**TO DO:**
Repeat every entry word for word. Images do not belong in the copy.

**DATA LISTING:**
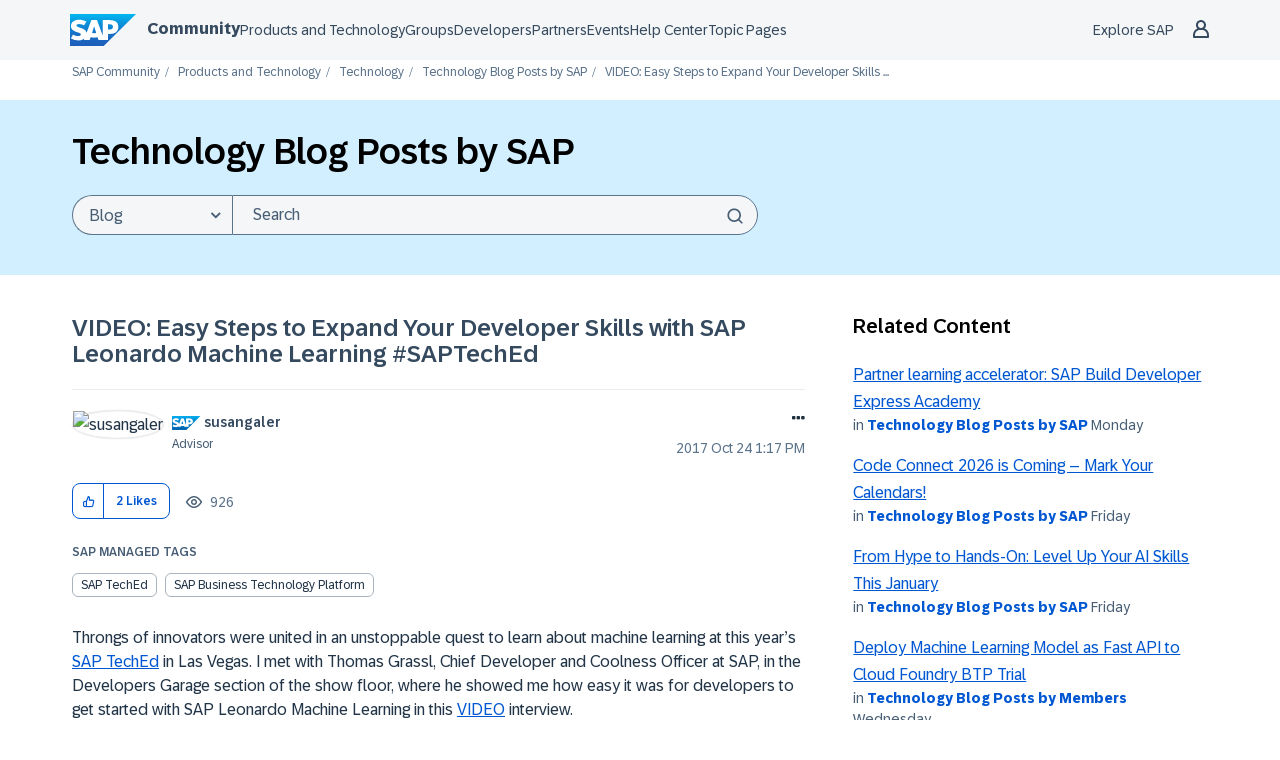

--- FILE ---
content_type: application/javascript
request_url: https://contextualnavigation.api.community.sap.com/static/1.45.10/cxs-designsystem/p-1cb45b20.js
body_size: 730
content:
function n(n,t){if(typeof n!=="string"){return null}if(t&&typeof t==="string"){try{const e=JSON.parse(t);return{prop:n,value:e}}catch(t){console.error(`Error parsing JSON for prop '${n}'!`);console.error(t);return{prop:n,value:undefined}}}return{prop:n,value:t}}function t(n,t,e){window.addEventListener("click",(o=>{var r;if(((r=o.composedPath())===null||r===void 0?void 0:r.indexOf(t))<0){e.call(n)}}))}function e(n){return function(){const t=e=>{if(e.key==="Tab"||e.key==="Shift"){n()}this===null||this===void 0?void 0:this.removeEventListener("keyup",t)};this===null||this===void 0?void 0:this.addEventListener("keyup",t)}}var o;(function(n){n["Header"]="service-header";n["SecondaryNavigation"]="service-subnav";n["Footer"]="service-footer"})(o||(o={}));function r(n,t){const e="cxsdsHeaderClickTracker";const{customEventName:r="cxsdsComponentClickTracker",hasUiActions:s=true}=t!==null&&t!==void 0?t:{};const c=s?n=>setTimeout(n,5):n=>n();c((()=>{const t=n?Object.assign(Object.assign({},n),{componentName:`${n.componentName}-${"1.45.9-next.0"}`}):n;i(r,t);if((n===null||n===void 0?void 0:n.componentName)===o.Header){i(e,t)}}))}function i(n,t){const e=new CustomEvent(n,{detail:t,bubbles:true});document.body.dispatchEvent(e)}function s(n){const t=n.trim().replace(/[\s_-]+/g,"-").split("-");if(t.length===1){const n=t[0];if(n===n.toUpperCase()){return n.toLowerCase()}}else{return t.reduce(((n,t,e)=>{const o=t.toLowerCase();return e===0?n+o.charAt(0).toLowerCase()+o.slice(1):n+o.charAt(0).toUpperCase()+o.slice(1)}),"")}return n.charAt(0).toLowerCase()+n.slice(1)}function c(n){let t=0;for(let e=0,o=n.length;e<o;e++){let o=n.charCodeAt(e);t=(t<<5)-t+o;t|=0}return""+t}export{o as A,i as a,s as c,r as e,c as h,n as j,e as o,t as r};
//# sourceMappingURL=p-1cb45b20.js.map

**OUTPUT FOR THIS EXERCISE:**
--- FILE ---
content_type: application/javascript
request_url: https://contextualnavigation.api.community.sap.com/static/1.45.10/cxs-designsystem/p-1cb45b20.js
body_size: 730
content:
function n(n,t){if(typeof n!=="string"){return null}if(t&&typeof t==="string"){try{const e=JSON.parse(t);return{prop:n,value:e}}catch(t){console.error(`Error parsing JSON for prop '${n}'!`);console.error(t);return{prop:n,value:undefined}}}return{prop:n,value:t}}function t(n,t,e){window.addEventListener("click",(o=>{var r;if(((r=o.composedPath())===null||r===void 0?void 0:r.indexOf(t))<0){e.call(n)}}))}function e(n){return function(){const t=e=>{if(e.key==="Tab"||e.key==="Shift"){n()}this===null||this===void 0?void 0:this.removeEventListener("keyup",t)};this===null||this===void 0?void 0:this.addEventListener("keyup",t)}}var o;(function(n){n["Header"]="service-header";n["SecondaryNavigation"]="service-subnav";n["Footer"]="service-footer"})(o||(o={}));function r(n,t){const e="cxsdsHeaderClickTracker";const{customEventName:r="cxsdsComponentClickTracker",hasUiActions:s=true}=t!==null&&t!==void 0?t:{};const c=s?n=>setTimeout(n,5):n=>n();c((()=>{const t=n?Object.assign(Object.assign({},n),{componentName:`${n.componentName}-${"1.45.9-next.0"}`}):n;i(r,t);if((n===null||n===void 0?void 0:n.componentName)===o.Header){i(e,t)}}))}function i(n,t){const e=new CustomEvent(n,{detail:t,bubbles:true});document.body.dispatchEvent(e)}function s(n){const t=n.trim().replace(/[\s_-]+/g,"-").split("-");if(t.length===1){const n=t[0];if(n===n.toUpperCase()){return n.toLowerCase()}}else{return t.reduce(((n,t,e)=>{const o=t.toLowerCase();return e===0?n+o.charAt(0).toLowerCase()+o.slice(1):n+o.charAt(0).toUpperCase()+o.slice(1)}),"")}return n.charAt(0).toLowerCase()+n.slice(1)}function c(n){let t=0;for(let e=0,o=n.length;e<o;e++){let o=n.charCodeAt(e);t=(t<<5)-t+o;t|=0}return""+t}export{o as A,i as a,s as c,r as e,c as h,n as j,e as o,t as r};
//# sourceMappingURL=p-1cb45b20.js.map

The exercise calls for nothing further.